Salary (Rate): undetermined
City: undetermined
Country: USA
Working Arrangements: remote
IR35 Status: outside IR35
Seniority Level: undetermined
Industry: IT
Position: Systems Engineer (Datadog, AWS & ServiceNow Integration)
Location: Washington, DC (REMOTE)
STRONG DATADOG EXPERIENCE
Job Summary
We are seeking a seasoned Lead Systems Engineer with deep expertise in Datadog, AWS, and ServiceNow integration. In this leadership role, you will oversee the design, implementation, and maintenance of comprehensive monitoring, observability, and incident management solutions for cloud-based infrastructure and applications.
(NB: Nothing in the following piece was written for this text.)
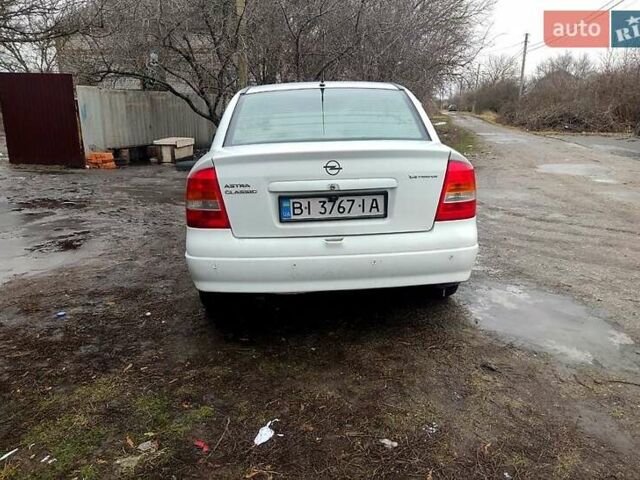 Белый Опель Астра, объемом двигателя 1.4 л и пробегом 296 тыс. км за 3200 $, фото 1 на Automoto.ua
You will play a key role in guiding the team to ensure operational excellence, system reliability, and seamless collaboration across IT and engineering teams.
Responsibilities
Lead the architecture, design, and implementation of end-to-end monitoring solutions using Datadog, ensuring high availability and performance of cloud-based services.
Oversee the deployment and management of AWS resources (EC2, RDS, Lambda, ECS/EKS, S3, etc.), ensuring adherence to best practices for scalability, security, and cost optimization.
Define monitoring strategies and best practices, including Datadog dashboards, monitors, alerts, and custom metrics for comprehensive observability.
Architect and manage the integration of Datadog with ServiceNow to automate incident management workflows, event correlation, and CMDB synchronization.
Provide technical leadership and mentorship to junior engineers on best practices for monitoring, logging, and observability.
Collaborate with cross-functional teams to integrate monitoring and logging into CI/CD pipelines and cloud infrastructure.
Drive continuous improvement in system reliability, including SLO/SLI definitions, synthetic monitoring, and anomaly detection.
Contribute to and enforce Infrastructure as Code (IaC) standards using Terraform, CloudFormation, or similar tools.
Participate in high-severity incident management, root cause analysis, and the implementation of corrective actions to prevent future occurrences.
Requirements
Bachelor's degree in Computer Science, Information Technology, or a related field (or equivalent experience).
5+ years of experience with AWS cloud services, including deployment, management, and optimization of cloud infrastructure.
3+ years of hands-on experience with Datadog, including complex dashboards, integrations, and custom metrics.
2+ years of experience integrating Datadog with ServiceNow, including incident management workflows, event management, and CMDB integration.
Demonstrated experience leading teams or projects in a cloud operations or DevOps environment.
Strong proficiency in scripting and automation (Python, Bash, or similar).
Solid understanding of networking, security best practices, distributed systems, and troubleshooting complex cloud architectures.
Preferred Skills (Nice to Have)
Experience with Infrastructure as Code (Terraform, CloudFormation).
AWS certifications (e.g., AWS Certified Solutions Architect, DevOps Engineer).
Experience with Kubernetes monitoring and log aggregation solutions (Fluentd, ELK stack).
Familiarity with other observability tools like Prometheus or Grafana.
ServiceNow certifications or experience with ServiceNow ITOM modules (Discovery, Event Management, CMDB).
Excellent leadership and mentorship skills with experience in cross-functional collaboration.
Soft Skills
Strong leadership and communication skills to effectively guide a team.
Excellent problem-solving skills with the ability to handle high-pressure situations.
Organizational and prioritization skills to manage multiple tasks and projects effectively.